And it will not surprise the leader one atom to learn that, when the current Chief Justice retires on December 22, he will be replaced by Justice Tafazzal, by order of the president, a ruling party adherent (under the parliamentary system, the president is a mere figurehead, who carries out the wishes of the prime minister). However, what will surprise the reader more than an atom is the fact that Justice Tafazzal has superseded the most senior judge of the Supreme Court, Justice Fazlul Karim. Furthermore, this is the third time that Justice Fazlul Karim has been superseded, having been twice passed over by previous governments. In addition, Chief Justice Tafazzal will perform his duties for a mere 47 days before he himself goes into retirement on February 7th!

The other day, I attended a dinner party where the host was in agreement with the Supreme Court affirmation of the earlier High Court ruling of guilty. However, what was truly interesting was his view of the judiciary: "This government would never have allowed the convicts to be acquitted". That is to say, the judiciary was simply carrying out the wishes of the executive.

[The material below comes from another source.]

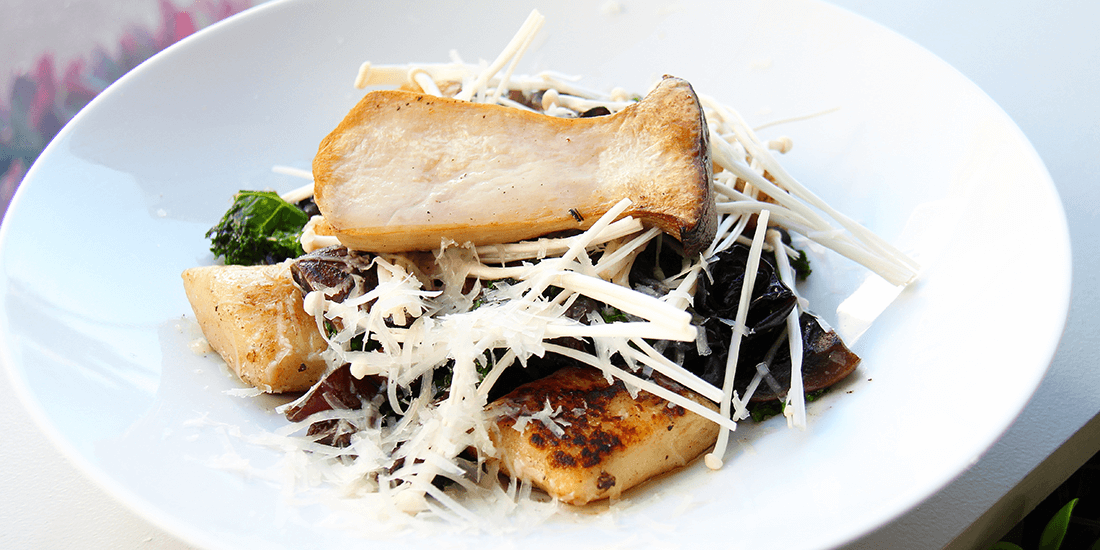 Roasted mushrooms with dressed baby greens, basil pistou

This view of the judiciary will be permanent: no one will ever again believe that the judiciary is independent.

The late Justice B.B.Roy Chowdhury once told me that General Ershad had never interfered with the judiciary: he was highly critical of the fact, indeed furious, that Chief Justice Shahabuddin had become president after Ershad resigned, thereby violating the constitution. Now, no judge can ever claim that the executive does not influence (to use a mild expression) the judiciary. Caesar's wife has lost her credibility. She will always be suspect.

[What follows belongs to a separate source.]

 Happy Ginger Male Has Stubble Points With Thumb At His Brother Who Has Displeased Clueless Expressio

As for the view that the killing of Mujib and his family was not a mutiny, the facts belie this contention. Again and again, the counsels for defence have pointed out that none of the chiefs of the armed forces lifted a finger to save Mujib. Then army chief Major General KM Shafiullah did not send his forces to Mujib's residence; indeed, my uncle, the recently deceased Major General M. Khalilur Rahman, who was Director-General of the Bangladesh Rifles, headquartered only a few kilometers away, appeared to have been deaf to the booming guns that woke me up. The entirety of the armed forces connived at or contrived the killing of the Lockean lion.

It would be curious to digress a little, and ask after, not the Lockean lion, but the Hobbesean Leviathan. What would Thomas Hobbes have made of all this? First, he would have found nothing repellent in the murder of a democratically elected leader, for an election constitutes a covenant, which can be revoked at the next election. In the paragraph entitled " Sovereign Power Cannot Be Forfeited" he maintains: --the Right of bearing the Person of them all, is given to him they make Sovereign, by Covenant onely of one to another, and not of him to any of them; there can happen no breach of Covenant on the part of the Soveraigne; and consequently none of his Subjects, by any pretense of forfeiture, can be freed from his Subjection.

That he which is made Sovereign makes no Covenant with his Subjects beforehand, is manifest; because either he must make it with the whole multitude, as one party to the Covenant; or he must make a several Covenant with every man. With the whole, as one party, it is impossible; because as yet they are not one Person: and if he makes so many Covenants as there be men, those Covenants after he hath the Sovereignty are void, because what act soever can be pretended by any one of them for breach thereof, is the act both of himself, and of all the rest, because done in the Person, and by the Right of every one of them in particular."

Therefore, per Hobbes, one does enter into covenant with the sovereign, but only with one another: his theory of despotism is absolute and consistent. On the other hand, with military rulers like General Zia and General Ershad, who came to power by means of military coups, there has not and cannot be a covenant: therefore, these men, being successful, must be regarded sovereign.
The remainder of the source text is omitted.